OBJECTIVE A:
In the camera upgrade thread, what price did Derrel see for a brand-new 7D?

DOCUMENT TEXT:
────────────────────

# Upgrade to 7d or just wait it out for full frame



## xzyragon (Jul 29, 2014)

I have a t3i right now, and I don't have any major issues with it. Sometimes the autofocus is slow, but other than that, no major issues. 

Is the 7d worth it to upgrade from a t3i, or should I just wait and make the transition over to full frame or a 70d later on down the line.


----------



## ruifo (Jul 29, 2014)

News this week are pointing out that the 7D is being discontinued, and that the rumors on a 7D Mark II looks like to be hot. It may be announced soon, I guess.


Canon 7D Officially Marked 'Discontinued' on Amazon


----------



## Tinderbox (UK) (Jul 29, 2014)

I have been considering the 7D or the 70D and reading the reviews and youtube comparisons and the 70D wins out over the older 7D as far as i can see.

John.


----------



## xzyragon (Jul 29, 2014)

I know the 70d is far superior. But it would cost me $400 to upgrade to a 7d (sell my t3i plus kit for $400, $800 for the 7d). The 70d is a little out of my price range, and a full frame is out of the question right now considering all my efs lenses I'd have to trade out.


----------



## Lumens (Jul 29, 2014)

The T3i is a great camera, if it does the job you want it to do there is no  need to upgrade.

The 7D would get you more Frames per second and more accurate/faster focus system.  If you shoot wildlife/Birds or outdoor sports it would be worth the upgrade but likely not necessary.  The image quality is the same as your T3i (Same Sensor).

The 70D is also a great camera with a good focus system also designed for better video. If you like video this would be the choice, but again likely not necessary.  The image quality is slightly better then the T3i but not enough to warrant an upgrade.

You may be better off looking at better glass and Full Frame glass for an eventual upgrade to full frame.  This is where you will see the most improvement in image quality.


----------



## that1guy (Jul 31, 2014)

I think the real question you need to ask yourself is... is it "YOU" who wants the upgrade? It sounds like you are asking us to justify reasons why you need to upgrade...

As Lumens stated before the 7D has same exact sensor, and also if you don't need any of those specific areas that may hinder you (sports,fast AF,video shooter) then honestly no reason to upgrade.

But if you are asking for opinions then I say... sell all your equipment buy 1 L lens and go Full Frame... I suggest 5D3 but maybe a 6D is good for you.


----------



## Derrel (Jul 31, 2014)

7D's are cheap right now...saw them yesterday for $903 brand new. Sure it's an old 2009 sensor and camera model design, but it has been considered good enough for years. If you WANT a 7D, then buy one now, while the price is ridiculously low. The 7D has a good body with an outdated sensor. But it has a very good body and subsystems. AT the new close-out price point, it's tough to resist that much camera body.


----------



## Lumens (Jul 31, 2014)

Derrel said:


> 7D's are cheap right now...saw them yesterday for $903 brand new. Sure it's an old 2009 sensor and camera model design, but it has been considered good enough for years. If you WANT a 7D, then buy one now, while the price is ridiculously low. The 7D has a good body with an outdated sensor. But it has a very good body and subsystems. AT the new close-out price point, it's tough to resist that much camera body.

────────────────────

Entries of scene-based questions:
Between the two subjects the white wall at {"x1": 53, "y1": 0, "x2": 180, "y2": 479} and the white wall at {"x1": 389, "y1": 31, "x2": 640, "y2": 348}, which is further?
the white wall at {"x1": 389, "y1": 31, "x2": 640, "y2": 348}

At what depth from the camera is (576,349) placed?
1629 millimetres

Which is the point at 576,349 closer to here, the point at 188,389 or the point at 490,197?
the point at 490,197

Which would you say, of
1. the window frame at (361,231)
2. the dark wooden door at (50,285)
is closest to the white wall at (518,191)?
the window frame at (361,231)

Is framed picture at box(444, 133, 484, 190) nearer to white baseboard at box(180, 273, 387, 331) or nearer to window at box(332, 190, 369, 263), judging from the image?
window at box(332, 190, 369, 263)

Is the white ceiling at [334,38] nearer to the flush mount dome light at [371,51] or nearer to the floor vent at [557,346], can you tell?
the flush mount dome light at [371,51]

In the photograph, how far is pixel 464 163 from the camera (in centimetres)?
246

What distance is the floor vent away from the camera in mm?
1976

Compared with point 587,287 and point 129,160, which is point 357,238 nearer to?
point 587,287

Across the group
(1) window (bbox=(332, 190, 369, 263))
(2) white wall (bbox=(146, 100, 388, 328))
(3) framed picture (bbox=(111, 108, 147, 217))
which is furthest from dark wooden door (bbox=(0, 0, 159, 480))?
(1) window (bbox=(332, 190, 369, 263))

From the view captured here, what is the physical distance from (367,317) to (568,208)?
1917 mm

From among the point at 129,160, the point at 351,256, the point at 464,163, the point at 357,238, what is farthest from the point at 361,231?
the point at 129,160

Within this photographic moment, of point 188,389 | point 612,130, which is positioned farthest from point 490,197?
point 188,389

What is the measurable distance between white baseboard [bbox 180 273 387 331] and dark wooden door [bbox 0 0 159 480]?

────────────────────

OBJECTIVE B:
From the entries, copy out word for word the lines starting with the line that contains "Compared with point" and going on through the end of the entries.

RESPONSE A:
$903

RESPONSE B:
Compared with point 587,287 and point 129,160, which is point 357,238 nearer to?
point 587,287

Across the group
(1) window (bbox=(332, 190, 369, 263))
(2) white wall (bbox=(146, 100, 388, 328))
(3) framed picture (bbox=(111, 108, 147, 217))
which is furthest from dark wooden door (bbox=(0, 0, 159, 480))?
(1) window (bbox=(332, 190, 369, 263))

From the view captured here, what is the physical distance from (367,317) to (568,208)?
1917 mm

From among the point at 129,160, the point at 351,256, the point at 464,163, the point at 357,238, what is farthest from the point at 361,231?
the point at 129,160

Within this photographic moment, of point 188,389 | point 612,130, which is positioned farthest from point 490,197?
point 188,389

What is the measurable distance between white baseboard [bbox 180 273 387 331] and dark wooden door [bbox 0 0 159 480]?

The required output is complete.